The one aspect that has been eye opening for me is the demonstration of how entitled people feel to talk to you about visible injuries or disabilities. My finger isn’t that noticeable and I’m wearing long sleeves because of the weather, so only my facial injuries are visible – and boy are they visible. Even when wearing sunglasses to cover the worst of the bruised and swollen eye, the puncture wounds on my cheek are prominent. And in the day and a half since I was injured, I have been asked to explain “what’s up with my face” by virtually every stranger I’ve encountered. So much so that I’ve already started making up stories (my favorite: “I was being attacked by a vampire but I managed to deflect him so he bit my cheek instead of my neck.”).
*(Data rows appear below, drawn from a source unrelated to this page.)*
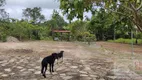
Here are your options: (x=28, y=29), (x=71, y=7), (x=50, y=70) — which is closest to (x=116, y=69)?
(x=50, y=70)

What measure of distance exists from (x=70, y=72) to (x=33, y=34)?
107 ft

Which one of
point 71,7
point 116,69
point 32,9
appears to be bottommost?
point 116,69

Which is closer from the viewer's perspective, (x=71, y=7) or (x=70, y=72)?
(x=71, y=7)

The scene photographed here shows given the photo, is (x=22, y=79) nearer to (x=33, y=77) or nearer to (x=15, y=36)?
(x=33, y=77)

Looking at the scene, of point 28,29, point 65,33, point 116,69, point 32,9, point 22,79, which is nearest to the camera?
point 22,79

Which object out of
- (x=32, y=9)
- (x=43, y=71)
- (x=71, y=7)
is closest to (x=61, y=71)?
(x=43, y=71)

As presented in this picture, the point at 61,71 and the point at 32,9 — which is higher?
the point at 32,9

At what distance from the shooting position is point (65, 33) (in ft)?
139

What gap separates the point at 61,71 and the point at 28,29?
30.3 metres

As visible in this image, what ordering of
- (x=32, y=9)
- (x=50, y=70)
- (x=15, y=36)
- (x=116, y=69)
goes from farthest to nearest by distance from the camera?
(x=32, y=9)
(x=15, y=36)
(x=116, y=69)
(x=50, y=70)

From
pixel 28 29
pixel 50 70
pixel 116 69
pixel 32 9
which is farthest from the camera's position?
pixel 32 9

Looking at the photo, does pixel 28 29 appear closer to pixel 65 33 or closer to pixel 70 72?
pixel 65 33

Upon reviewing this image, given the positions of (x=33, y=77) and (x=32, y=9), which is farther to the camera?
(x=32, y=9)

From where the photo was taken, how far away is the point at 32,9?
55.2m
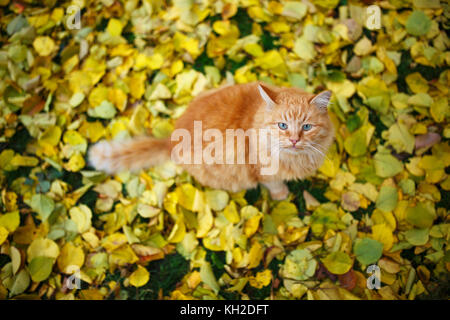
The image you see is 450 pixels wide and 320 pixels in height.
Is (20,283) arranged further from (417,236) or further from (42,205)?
(417,236)

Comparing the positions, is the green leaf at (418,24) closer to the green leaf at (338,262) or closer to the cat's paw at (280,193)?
the cat's paw at (280,193)

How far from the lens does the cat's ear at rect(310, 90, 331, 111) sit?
3.78 ft

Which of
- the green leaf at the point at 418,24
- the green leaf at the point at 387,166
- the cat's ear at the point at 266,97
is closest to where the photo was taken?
the cat's ear at the point at 266,97

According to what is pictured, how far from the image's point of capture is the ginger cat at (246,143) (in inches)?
47.6

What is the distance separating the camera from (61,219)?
1606mm

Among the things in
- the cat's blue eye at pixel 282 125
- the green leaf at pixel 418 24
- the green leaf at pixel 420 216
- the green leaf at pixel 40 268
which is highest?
the green leaf at pixel 418 24

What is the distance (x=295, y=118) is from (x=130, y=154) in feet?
2.79

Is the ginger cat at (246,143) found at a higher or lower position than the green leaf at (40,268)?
higher

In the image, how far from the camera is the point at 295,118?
3.93 feet

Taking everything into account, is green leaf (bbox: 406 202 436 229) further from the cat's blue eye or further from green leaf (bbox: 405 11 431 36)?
green leaf (bbox: 405 11 431 36)

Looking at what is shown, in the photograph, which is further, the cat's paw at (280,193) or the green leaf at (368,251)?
the cat's paw at (280,193)

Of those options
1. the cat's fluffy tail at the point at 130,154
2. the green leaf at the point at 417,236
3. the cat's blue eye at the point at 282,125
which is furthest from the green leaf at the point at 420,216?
the cat's fluffy tail at the point at 130,154

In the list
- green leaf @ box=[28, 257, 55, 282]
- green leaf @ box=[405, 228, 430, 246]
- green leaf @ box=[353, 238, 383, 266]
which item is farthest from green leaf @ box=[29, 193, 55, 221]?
green leaf @ box=[405, 228, 430, 246]

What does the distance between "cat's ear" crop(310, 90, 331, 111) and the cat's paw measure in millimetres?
542
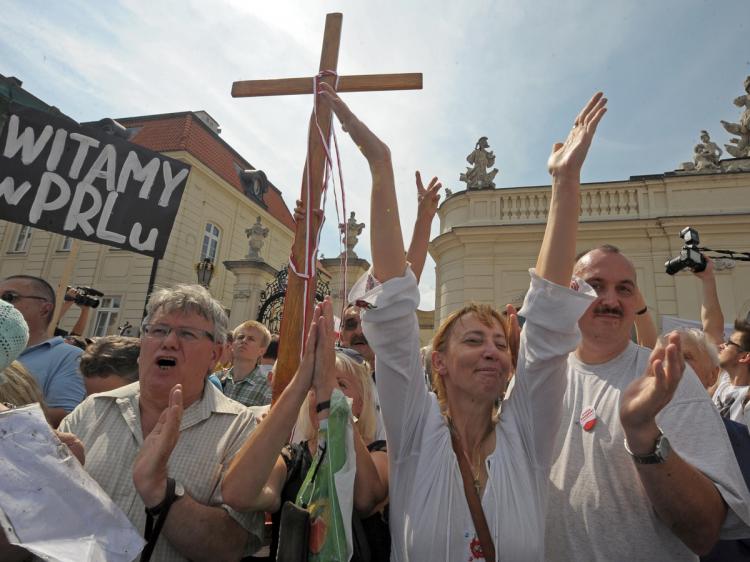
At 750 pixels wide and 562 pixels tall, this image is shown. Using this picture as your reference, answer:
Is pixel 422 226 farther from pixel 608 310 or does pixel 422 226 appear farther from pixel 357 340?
pixel 357 340

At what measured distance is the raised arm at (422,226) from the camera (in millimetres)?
2251

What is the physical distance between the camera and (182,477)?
1.77 metres

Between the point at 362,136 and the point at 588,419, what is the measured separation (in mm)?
1361

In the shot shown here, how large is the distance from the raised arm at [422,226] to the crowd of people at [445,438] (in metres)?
0.39

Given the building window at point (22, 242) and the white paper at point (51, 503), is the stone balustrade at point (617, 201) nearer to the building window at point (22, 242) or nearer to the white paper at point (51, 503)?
the white paper at point (51, 503)

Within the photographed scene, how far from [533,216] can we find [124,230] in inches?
385

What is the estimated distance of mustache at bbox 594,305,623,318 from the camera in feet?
6.31

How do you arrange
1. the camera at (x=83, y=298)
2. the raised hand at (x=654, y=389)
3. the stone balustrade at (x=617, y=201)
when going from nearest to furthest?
the raised hand at (x=654, y=389) < the camera at (x=83, y=298) < the stone balustrade at (x=617, y=201)

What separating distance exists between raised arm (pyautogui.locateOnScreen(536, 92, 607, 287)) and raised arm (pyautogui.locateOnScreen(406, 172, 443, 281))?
2.15 feet

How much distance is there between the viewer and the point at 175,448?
6.08ft

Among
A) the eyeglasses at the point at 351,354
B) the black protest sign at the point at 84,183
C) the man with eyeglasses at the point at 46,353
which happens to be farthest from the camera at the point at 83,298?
the eyeglasses at the point at 351,354

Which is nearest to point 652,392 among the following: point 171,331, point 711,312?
point 171,331

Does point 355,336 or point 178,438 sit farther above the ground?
point 355,336

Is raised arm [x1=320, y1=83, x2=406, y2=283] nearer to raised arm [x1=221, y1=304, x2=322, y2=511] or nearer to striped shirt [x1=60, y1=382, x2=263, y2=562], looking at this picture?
raised arm [x1=221, y1=304, x2=322, y2=511]
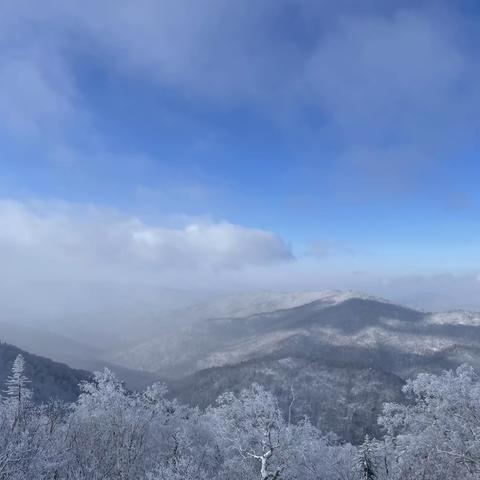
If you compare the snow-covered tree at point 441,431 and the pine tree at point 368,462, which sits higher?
the snow-covered tree at point 441,431

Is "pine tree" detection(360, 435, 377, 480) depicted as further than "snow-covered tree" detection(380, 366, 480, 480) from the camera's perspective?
Yes

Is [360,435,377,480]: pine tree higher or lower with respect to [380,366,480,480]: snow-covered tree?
lower

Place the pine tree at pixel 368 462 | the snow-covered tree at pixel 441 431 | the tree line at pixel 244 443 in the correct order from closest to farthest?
1. the snow-covered tree at pixel 441 431
2. the tree line at pixel 244 443
3. the pine tree at pixel 368 462

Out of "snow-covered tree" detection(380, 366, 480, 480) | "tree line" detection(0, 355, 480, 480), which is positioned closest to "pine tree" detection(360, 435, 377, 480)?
"tree line" detection(0, 355, 480, 480)

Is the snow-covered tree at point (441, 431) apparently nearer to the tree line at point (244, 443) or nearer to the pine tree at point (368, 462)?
the tree line at point (244, 443)

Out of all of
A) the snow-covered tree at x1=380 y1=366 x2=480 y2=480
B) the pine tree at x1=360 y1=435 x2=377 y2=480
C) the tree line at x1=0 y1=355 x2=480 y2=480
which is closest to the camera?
the snow-covered tree at x1=380 y1=366 x2=480 y2=480

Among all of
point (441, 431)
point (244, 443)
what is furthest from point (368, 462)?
point (244, 443)

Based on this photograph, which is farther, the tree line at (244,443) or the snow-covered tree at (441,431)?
the tree line at (244,443)

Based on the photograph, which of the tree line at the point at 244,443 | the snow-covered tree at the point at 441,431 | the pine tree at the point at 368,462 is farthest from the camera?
the pine tree at the point at 368,462

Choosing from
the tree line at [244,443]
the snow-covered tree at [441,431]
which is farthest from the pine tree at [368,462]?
the snow-covered tree at [441,431]

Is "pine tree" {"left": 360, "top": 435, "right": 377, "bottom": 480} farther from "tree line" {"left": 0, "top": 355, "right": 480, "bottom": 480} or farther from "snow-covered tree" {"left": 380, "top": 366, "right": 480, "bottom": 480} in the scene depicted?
"snow-covered tree" {"left": 380, "top": 366, "right": 480, "bottom": 480}

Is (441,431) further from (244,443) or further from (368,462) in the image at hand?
(244,443)
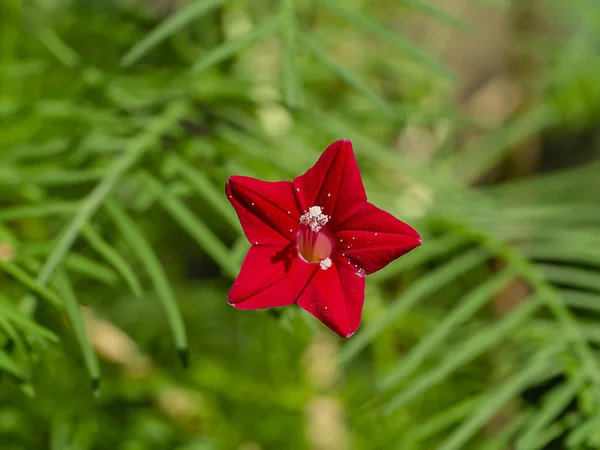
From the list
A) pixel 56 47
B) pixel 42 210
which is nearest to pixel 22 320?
pixel 42 210

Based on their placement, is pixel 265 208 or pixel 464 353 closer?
pixel 265 208

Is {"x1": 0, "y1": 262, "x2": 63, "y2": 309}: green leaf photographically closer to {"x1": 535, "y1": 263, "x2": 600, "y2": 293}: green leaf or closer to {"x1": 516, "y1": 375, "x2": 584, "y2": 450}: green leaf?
{"x1": 516, "y1": 375, "x2": 584, "y2": 450}: green leaf

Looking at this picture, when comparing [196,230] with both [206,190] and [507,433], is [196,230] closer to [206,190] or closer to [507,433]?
[206,190]

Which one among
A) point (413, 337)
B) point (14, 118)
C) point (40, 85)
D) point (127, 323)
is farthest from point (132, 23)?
point (413, 337)

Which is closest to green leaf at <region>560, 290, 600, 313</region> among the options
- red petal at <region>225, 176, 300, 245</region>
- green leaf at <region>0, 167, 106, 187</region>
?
red petal at <region>225, 176, 300, 245</region>

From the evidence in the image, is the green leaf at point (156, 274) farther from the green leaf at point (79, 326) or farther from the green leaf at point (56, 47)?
the green leaf at point (56, 47)

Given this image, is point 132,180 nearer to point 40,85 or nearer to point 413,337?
point 40,85

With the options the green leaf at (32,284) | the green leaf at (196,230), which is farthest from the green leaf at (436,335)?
the green leaf at (32,284)

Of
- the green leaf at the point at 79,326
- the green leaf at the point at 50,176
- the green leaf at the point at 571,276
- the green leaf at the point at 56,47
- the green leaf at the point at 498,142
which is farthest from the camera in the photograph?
the green leaf at the point at 498,142
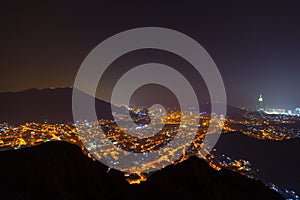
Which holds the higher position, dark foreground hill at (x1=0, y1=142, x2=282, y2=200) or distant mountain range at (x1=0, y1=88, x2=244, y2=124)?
distant mountain range at (x1=0, y1=88, x2=244, y2=124)

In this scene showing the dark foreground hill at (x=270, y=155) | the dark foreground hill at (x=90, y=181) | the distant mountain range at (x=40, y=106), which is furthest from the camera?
the distant mountain range at (x=40, y=106)

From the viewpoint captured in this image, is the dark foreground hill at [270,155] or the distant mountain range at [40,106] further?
the distant mountain range at [40,106]

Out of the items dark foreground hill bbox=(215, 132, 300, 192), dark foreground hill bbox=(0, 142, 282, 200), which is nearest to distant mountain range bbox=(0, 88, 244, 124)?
dark foreground hill bbox=(215, 132, 300, 192)

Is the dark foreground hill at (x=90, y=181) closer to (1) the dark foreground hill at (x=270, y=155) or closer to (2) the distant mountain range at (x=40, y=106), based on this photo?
(1) the dark foreground hill at (x=270, y=155)

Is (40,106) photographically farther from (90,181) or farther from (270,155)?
(90,181)

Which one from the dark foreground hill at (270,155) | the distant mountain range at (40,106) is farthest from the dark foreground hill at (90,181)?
the distant mountain range at (40,106)

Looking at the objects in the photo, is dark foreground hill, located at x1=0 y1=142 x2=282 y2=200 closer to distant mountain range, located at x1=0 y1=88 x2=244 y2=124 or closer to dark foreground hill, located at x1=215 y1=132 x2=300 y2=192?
dark foreground hill, located at x1=215 y1=132 x2=300 y2=192

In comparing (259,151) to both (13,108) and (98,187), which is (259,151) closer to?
(98,187)

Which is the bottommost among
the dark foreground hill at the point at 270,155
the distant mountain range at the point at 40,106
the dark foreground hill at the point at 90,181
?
the dark foreground hill at the point at 270,155
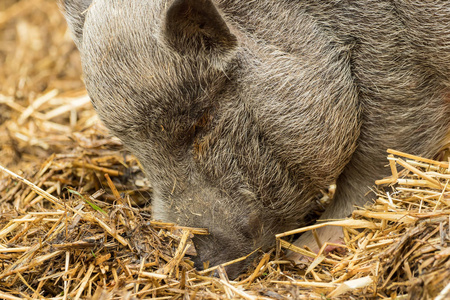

The feeling that my body is fodder for them to gawk at and demand explanations for is new to me, as my disabilities are usually not visible and I’m used to passing in public. While I don’t pretend this temporary experience in any way lets me know what it would be like to live as a person with a permanent visible disability, this is the only aspect of my injury experience that I feel is at all relevant to understanding the experience of disability.